**PASSAGE SHOWN**

_ _ _ _

Kylie Kelce has a knack for turning everyday family life into must-listen radio. In the October 16 episode of her “Not Going to Lie” podcast, she stitched together a trio of topics that lit up her inbox and the internet: the annual chaos of kids’ Halloween costumes, the surprisingly thorny question of what couples should say during pregnancy, and a curveball segment where her producer begs to make every episode longer. The result is part confessional, part comedy, and part practical guide for parents who are just trying to keep it together until bedtime.

The tone is set in the opening minutes. It’s mid-October, the candy bowl isn’t stocked, and Kylie is gleefully off-script, comparing caramel loyalties and confessing her soft spot for Twix. She’s not playing influencer; she’s playing ringmaster, and the circus is her own household: a six-year-old (Wyatt), a four-year-old (Elliot), a two-year-old (Bennett), and a six-month-old baby (Finn). If you’ve ever tried to convince a preschooler that a costume ordered three weeks in advance is still exciting when it finally arrives, you know the plot twist coming next.

Kylie walks listeners through her “three-week rule”—the buffer she builds so the right size shows up before the big night. Kids, she deadpans, consider three weeks an eternity. In that eternity, they will passionately select a costume, forget it exists, and then fall in love with five new options before the original even ships. The rule is sensible. Reality is not.

That disconnect leads to the episode’s centerpiece story: the family costume that wasn’t. Two Halloweens ago, the Kelces planned a photogenic group theme. Jason would be King Triton. Wyatt would be Ariel. Elliot had the sweetest bubble-shaped Flounder suit complete with a tiny tail, and baby Bennett would be an adorable Sebastian. It was coordinated, cute, and ready to go—until Wyatt declared, five minutes before they left the house, that she was going to be a witch instead.

_ _ _ _

**WORK INSTRUCTIONS**
**1)** Decide whether each statement agrees with the passage about the Kelce podcast episode, answering yes or no and quoting the deciding words: (a) the episode discussed came out on October 16; (b) Kylie admits a soft spot for Snickers; (c) Elliot was meant to dress as Sebastian.
**2)** Carry the passage about the Kelce podcast episode forward from its final sentence.

**Lines from a data source**
_ _ _ _

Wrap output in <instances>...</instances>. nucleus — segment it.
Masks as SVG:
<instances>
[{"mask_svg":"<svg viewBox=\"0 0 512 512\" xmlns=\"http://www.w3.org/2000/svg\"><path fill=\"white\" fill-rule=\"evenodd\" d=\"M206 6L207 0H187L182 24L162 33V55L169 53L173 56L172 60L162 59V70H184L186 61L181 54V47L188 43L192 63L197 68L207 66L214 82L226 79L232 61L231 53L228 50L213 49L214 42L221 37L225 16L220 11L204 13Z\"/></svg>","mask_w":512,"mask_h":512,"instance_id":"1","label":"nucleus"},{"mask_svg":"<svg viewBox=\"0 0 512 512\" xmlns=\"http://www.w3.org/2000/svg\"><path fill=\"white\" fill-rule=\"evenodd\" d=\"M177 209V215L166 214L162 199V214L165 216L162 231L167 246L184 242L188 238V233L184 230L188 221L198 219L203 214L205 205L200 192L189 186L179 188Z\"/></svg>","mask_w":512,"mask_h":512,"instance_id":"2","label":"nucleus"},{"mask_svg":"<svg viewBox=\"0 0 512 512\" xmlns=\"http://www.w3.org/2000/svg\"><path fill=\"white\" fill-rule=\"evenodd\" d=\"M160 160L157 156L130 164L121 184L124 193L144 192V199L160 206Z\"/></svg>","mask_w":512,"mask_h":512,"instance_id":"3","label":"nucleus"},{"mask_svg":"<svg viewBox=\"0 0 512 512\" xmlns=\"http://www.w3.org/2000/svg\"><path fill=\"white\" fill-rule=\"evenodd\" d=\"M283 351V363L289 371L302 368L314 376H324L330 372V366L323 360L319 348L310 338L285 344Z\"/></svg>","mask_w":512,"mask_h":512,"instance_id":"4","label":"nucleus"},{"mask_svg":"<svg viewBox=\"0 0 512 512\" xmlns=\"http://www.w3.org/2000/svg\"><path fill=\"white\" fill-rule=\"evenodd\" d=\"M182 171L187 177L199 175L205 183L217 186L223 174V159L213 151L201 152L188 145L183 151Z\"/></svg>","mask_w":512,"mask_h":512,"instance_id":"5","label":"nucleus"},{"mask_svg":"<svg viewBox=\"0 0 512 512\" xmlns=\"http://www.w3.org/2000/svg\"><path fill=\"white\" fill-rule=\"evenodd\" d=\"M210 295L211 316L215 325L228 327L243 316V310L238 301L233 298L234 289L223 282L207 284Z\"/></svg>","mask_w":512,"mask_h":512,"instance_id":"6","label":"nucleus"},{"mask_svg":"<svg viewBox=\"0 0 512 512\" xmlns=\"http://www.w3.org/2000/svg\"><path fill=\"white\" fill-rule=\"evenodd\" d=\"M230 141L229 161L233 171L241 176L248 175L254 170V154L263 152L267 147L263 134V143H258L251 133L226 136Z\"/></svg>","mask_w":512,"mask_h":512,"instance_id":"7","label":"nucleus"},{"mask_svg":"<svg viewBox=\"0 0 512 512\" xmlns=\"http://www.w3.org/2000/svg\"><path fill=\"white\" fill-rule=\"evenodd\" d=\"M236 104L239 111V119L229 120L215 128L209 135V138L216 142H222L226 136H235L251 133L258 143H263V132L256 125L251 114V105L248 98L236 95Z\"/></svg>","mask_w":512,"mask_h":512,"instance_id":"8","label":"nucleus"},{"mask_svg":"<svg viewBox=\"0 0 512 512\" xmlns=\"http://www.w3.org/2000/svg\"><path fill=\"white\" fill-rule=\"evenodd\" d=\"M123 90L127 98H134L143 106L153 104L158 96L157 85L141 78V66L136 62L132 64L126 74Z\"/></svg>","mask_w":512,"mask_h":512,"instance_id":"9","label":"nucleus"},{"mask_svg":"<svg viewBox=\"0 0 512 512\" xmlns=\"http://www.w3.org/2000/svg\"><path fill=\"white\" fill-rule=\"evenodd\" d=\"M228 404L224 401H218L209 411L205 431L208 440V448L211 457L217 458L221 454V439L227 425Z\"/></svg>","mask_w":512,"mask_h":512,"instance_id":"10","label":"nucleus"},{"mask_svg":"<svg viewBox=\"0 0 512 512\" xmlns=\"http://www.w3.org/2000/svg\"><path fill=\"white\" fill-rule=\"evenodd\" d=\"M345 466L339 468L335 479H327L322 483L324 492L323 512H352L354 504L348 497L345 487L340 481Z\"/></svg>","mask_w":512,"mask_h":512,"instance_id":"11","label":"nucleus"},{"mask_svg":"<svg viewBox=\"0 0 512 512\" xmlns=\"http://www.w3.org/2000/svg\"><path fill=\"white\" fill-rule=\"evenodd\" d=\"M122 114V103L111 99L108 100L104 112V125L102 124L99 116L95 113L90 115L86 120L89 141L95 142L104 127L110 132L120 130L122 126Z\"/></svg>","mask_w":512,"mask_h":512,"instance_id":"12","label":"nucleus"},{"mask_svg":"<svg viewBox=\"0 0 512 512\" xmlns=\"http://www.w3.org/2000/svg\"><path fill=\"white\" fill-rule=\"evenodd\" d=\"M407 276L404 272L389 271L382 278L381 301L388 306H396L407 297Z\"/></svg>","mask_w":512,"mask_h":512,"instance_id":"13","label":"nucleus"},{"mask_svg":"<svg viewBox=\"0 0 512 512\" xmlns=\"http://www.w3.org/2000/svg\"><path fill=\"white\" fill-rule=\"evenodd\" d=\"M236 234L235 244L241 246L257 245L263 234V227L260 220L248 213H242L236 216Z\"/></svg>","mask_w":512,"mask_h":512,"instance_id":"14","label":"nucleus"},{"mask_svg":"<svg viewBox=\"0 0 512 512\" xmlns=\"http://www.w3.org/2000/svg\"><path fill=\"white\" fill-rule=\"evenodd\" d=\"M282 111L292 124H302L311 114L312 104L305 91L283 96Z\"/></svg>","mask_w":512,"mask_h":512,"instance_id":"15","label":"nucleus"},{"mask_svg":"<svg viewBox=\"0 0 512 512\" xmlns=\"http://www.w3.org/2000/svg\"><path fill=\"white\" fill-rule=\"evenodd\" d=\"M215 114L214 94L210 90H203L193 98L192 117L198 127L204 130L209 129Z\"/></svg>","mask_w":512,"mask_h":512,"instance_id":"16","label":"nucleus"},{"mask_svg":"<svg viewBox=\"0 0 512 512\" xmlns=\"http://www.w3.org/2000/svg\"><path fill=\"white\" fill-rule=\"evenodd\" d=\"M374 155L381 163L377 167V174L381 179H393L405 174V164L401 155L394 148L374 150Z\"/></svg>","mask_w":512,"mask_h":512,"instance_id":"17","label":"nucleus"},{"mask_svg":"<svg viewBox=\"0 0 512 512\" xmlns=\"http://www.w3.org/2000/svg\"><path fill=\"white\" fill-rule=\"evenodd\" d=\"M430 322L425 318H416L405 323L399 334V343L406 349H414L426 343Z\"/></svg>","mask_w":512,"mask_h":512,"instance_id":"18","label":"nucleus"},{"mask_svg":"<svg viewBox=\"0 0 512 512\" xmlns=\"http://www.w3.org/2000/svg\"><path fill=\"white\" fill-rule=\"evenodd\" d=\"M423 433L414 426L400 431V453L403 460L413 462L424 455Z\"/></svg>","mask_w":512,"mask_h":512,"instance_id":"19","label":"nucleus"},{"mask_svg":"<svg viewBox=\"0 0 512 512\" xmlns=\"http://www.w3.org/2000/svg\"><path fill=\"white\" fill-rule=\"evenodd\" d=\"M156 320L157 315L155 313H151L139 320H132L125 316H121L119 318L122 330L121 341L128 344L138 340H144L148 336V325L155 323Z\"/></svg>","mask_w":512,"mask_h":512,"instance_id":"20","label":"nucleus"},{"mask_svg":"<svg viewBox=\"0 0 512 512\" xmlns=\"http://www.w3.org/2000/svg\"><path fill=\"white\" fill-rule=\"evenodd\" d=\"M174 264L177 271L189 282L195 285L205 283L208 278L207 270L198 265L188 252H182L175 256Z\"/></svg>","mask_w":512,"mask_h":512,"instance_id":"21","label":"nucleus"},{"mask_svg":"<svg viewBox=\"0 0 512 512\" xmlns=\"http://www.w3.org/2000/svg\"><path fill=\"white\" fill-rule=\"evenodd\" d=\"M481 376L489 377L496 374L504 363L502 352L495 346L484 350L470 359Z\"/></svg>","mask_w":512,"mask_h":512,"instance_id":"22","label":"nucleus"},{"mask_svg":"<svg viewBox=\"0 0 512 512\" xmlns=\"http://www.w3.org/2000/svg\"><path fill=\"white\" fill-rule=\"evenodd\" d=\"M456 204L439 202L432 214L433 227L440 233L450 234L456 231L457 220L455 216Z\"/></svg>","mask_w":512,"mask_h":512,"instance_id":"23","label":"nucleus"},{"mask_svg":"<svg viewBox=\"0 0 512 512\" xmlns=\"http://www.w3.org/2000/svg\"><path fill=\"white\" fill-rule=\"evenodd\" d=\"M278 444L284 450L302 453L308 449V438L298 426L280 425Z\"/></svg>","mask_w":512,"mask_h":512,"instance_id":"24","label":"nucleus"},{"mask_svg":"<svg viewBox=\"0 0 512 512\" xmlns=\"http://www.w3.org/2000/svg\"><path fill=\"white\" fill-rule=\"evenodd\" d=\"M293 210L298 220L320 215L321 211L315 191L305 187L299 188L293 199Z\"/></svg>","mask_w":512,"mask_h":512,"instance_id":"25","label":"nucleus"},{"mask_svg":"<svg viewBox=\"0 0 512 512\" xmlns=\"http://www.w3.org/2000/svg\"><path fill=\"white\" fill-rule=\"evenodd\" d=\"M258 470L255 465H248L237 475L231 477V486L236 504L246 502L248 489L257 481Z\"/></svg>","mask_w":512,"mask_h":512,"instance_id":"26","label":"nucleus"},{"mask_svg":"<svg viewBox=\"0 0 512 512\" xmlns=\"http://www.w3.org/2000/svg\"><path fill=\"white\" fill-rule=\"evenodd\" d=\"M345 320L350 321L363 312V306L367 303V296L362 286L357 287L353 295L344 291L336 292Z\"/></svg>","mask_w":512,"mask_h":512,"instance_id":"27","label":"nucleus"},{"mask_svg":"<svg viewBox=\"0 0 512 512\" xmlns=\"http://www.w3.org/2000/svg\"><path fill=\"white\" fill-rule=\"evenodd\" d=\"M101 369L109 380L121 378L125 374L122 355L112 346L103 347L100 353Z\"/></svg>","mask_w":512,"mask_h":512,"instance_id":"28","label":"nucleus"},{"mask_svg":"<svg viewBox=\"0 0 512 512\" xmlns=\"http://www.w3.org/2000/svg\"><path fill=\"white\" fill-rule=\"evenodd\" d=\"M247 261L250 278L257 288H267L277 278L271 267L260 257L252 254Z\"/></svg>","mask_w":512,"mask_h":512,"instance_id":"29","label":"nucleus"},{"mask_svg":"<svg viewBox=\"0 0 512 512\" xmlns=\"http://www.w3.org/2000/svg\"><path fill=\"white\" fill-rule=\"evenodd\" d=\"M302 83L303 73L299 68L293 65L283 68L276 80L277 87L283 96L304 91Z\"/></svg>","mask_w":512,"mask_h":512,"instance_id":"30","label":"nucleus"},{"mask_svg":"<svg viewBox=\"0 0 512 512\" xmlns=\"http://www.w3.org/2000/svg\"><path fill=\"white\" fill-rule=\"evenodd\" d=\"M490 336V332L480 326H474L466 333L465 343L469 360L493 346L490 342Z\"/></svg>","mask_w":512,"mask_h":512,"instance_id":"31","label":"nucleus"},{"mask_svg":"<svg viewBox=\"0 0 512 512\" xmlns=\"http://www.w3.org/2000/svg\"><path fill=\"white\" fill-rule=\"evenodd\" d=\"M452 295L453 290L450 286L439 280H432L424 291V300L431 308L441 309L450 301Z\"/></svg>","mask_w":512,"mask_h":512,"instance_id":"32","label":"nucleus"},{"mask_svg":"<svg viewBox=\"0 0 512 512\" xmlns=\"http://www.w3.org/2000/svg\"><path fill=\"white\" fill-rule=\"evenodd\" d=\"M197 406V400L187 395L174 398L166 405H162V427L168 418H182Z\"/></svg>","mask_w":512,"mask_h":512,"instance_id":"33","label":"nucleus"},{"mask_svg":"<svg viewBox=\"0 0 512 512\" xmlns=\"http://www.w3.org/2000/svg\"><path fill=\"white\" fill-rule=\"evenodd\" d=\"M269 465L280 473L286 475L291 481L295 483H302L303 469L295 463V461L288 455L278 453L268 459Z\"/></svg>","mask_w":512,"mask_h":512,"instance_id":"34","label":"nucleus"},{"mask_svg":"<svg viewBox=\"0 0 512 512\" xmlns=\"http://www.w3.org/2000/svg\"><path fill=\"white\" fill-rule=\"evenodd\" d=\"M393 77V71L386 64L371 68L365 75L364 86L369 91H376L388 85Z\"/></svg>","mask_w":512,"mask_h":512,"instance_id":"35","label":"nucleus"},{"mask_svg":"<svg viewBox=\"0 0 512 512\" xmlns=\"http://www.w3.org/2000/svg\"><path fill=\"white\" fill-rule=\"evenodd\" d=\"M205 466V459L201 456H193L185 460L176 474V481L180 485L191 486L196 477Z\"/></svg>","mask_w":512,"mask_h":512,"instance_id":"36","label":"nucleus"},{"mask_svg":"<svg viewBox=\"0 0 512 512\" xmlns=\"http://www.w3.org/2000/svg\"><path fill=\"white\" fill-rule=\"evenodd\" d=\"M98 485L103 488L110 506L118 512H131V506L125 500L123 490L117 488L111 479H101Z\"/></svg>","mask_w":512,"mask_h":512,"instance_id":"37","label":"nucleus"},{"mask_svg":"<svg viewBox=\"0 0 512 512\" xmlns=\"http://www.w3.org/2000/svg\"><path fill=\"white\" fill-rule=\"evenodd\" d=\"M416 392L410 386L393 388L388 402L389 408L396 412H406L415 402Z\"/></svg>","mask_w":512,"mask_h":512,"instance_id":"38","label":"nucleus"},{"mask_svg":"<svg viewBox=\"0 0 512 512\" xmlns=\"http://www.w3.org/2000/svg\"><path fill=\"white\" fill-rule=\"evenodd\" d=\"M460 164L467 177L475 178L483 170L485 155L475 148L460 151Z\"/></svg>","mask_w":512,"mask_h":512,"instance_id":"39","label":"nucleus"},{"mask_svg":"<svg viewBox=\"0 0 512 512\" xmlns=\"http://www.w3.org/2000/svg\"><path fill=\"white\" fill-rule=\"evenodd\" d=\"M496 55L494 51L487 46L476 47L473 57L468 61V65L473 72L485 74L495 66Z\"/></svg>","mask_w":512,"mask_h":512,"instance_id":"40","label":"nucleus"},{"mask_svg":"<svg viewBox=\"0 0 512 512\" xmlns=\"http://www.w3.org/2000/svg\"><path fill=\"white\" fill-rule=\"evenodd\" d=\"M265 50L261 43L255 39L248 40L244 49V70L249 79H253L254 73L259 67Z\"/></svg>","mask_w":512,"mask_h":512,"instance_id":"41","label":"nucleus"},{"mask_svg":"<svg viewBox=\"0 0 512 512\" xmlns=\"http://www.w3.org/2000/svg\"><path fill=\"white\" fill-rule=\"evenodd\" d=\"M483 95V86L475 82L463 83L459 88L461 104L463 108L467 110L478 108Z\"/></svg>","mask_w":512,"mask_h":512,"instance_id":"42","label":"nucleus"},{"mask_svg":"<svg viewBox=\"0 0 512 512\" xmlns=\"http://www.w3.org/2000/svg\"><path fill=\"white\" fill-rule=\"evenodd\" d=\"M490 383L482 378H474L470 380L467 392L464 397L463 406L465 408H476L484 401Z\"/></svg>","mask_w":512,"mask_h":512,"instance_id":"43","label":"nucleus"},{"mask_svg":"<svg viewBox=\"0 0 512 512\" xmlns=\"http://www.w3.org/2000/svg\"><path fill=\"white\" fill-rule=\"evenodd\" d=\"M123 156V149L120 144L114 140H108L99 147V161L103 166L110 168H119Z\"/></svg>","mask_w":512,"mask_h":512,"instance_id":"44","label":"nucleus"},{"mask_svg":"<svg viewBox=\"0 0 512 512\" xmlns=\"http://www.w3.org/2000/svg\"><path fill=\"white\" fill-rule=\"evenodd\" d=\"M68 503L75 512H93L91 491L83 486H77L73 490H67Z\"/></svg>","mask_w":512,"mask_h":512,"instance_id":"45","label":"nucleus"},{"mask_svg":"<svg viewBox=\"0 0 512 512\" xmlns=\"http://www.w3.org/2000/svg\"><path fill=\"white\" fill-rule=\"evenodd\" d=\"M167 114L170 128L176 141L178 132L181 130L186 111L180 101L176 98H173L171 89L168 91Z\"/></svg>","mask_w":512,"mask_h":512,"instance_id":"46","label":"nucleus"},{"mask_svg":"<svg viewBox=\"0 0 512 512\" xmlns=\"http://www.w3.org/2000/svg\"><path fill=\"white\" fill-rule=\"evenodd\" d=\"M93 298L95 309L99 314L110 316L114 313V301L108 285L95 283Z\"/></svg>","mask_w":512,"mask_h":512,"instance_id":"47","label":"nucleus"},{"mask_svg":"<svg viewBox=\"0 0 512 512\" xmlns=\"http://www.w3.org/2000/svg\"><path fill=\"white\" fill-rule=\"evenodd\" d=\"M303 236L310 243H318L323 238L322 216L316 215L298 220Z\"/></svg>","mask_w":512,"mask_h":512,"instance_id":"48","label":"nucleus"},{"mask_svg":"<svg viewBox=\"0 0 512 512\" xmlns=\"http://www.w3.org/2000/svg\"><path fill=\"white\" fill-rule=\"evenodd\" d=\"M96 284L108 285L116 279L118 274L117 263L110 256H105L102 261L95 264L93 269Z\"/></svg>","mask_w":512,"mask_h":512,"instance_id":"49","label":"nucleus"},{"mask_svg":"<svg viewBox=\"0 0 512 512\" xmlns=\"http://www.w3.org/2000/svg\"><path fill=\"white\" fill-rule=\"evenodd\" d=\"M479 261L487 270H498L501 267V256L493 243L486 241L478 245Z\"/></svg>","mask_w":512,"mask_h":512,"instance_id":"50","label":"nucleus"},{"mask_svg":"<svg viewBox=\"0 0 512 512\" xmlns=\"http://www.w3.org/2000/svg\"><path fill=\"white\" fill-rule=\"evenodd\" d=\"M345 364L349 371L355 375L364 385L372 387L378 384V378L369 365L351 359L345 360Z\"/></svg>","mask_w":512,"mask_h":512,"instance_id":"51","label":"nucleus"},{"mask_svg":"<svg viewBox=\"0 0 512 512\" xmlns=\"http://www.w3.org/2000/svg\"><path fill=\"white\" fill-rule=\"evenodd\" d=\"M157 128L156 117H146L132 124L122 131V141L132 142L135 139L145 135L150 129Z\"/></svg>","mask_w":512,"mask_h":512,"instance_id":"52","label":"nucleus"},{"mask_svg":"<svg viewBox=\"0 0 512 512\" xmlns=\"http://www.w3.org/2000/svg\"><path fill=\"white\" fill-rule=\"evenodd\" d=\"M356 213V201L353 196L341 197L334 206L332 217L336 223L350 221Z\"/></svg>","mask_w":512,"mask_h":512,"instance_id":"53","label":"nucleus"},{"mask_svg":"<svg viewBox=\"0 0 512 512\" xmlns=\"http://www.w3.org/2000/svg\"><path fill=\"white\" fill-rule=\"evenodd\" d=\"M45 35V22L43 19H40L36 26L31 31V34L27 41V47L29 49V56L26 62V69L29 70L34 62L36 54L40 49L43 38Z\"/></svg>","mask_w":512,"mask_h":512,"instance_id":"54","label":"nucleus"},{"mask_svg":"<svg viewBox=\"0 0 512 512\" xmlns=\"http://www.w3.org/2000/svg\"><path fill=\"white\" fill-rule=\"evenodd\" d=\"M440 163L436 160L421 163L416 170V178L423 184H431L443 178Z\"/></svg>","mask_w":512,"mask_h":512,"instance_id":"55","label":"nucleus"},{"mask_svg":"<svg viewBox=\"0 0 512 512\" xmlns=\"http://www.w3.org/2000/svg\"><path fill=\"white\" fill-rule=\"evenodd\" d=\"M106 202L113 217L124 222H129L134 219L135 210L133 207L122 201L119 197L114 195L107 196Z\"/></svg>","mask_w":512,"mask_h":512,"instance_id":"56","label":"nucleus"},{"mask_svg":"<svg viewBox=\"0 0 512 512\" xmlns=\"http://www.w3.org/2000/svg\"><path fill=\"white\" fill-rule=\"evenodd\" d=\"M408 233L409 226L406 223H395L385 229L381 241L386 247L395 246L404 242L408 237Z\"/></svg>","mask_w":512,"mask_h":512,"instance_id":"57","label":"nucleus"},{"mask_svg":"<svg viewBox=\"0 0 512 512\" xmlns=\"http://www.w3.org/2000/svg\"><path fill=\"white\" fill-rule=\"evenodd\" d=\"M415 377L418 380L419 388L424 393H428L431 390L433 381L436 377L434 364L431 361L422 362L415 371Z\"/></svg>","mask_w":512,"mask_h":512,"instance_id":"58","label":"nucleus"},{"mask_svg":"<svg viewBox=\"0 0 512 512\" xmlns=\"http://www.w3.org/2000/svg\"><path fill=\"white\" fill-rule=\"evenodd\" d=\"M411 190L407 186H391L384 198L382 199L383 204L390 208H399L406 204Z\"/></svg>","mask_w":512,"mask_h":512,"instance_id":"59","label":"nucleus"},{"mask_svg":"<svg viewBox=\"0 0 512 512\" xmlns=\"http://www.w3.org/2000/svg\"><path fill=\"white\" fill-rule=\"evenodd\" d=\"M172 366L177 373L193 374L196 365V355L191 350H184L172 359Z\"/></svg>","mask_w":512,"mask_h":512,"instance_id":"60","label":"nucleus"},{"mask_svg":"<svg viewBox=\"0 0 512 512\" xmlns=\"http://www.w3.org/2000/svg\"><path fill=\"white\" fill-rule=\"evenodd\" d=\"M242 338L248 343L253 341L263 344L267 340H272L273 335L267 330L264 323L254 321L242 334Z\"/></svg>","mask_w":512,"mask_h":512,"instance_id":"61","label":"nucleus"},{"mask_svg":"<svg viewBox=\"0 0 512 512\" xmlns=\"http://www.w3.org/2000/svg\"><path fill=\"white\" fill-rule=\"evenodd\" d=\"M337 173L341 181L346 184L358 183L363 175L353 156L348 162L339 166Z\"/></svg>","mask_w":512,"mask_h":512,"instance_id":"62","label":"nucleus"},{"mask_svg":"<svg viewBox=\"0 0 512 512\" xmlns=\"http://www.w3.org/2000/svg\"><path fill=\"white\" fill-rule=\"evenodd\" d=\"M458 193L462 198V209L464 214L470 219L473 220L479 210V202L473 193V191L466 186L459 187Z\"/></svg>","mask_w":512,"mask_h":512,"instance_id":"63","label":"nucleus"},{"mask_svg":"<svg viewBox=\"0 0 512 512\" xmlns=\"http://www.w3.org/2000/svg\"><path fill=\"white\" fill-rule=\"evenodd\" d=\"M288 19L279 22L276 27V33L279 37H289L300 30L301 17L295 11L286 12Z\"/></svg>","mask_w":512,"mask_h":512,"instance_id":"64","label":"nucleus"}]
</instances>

_ _ _ _

**EXPECTED ANSWERS**
**1)**
(a) Yes: "In the October 16 episode of her “Not Going to Lie” podcast"
(b) No: "confessing her soft spot for Twix"
(c) No: "Elliot had the sweetest bubble-shaped Flounder suit complete with a tiny tail, and baby Bennett would be an adorable Sebastian"

**2)**
It wasn’t a tantrum; it was a decision. And because the Kelces actually had a hand-me-down witch costume hanging in the closet, the decision stuck. The grand Little Mermaid tableau became King Triton soloing beside Flounder, Sebastian, and one very self-possessed witch. Kylie never put on her Ursula costume—it’s still in a bin—and she reached a conclusion millions of parents will appreciate: family themes are great for Instagram, less great for reality. She’s out on coordinated family looks unless, perhaps, all three girls independently decide they’re Elsa, in which case, so be it.

That anecdote opens the door to the kind of practical wisdom listeners come to the podcast for. Kylie’s costume rules are deceptively simple and instantly usable:

• Avoid anything that provokes “I’m itchy.” Comfort beats couture when you’re negotiating sidewalk miles. Layering a soft tee or leggings under the costume can prevent meltdowns and extend trick-or-treat stamina.

• Don’t pick costumes that will terrify siblings. The lesson was hard-won: an ultra-realistic dinosaur had to be donated within two days because it felt like a lurking monster in the house. When the eyes look too real, the tears get real, too.

• Pro-tail policy. If a kids’ costume comes with a tail, it’s probably adorable, and the photo memories will pay dividends for years.

• Glitter is a trap. The sparkle lives forever and migrates to every surface. Limit it like your sanity depends on it—because it does.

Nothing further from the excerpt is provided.